What is required: Across the records that follow, count each line holding "trap", and write only the total.

Records from a dataset:
--- --- ---

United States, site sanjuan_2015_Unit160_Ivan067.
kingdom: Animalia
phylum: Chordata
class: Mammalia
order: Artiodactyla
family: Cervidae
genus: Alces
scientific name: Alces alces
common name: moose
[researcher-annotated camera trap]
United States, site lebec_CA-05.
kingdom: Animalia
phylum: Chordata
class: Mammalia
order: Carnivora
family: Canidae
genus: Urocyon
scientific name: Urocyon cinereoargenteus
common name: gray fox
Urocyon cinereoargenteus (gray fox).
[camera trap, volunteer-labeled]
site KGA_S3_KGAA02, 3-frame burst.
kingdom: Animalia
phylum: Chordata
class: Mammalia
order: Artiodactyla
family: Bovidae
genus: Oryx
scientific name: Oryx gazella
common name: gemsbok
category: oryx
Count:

--- --- ---

Response to the task: 2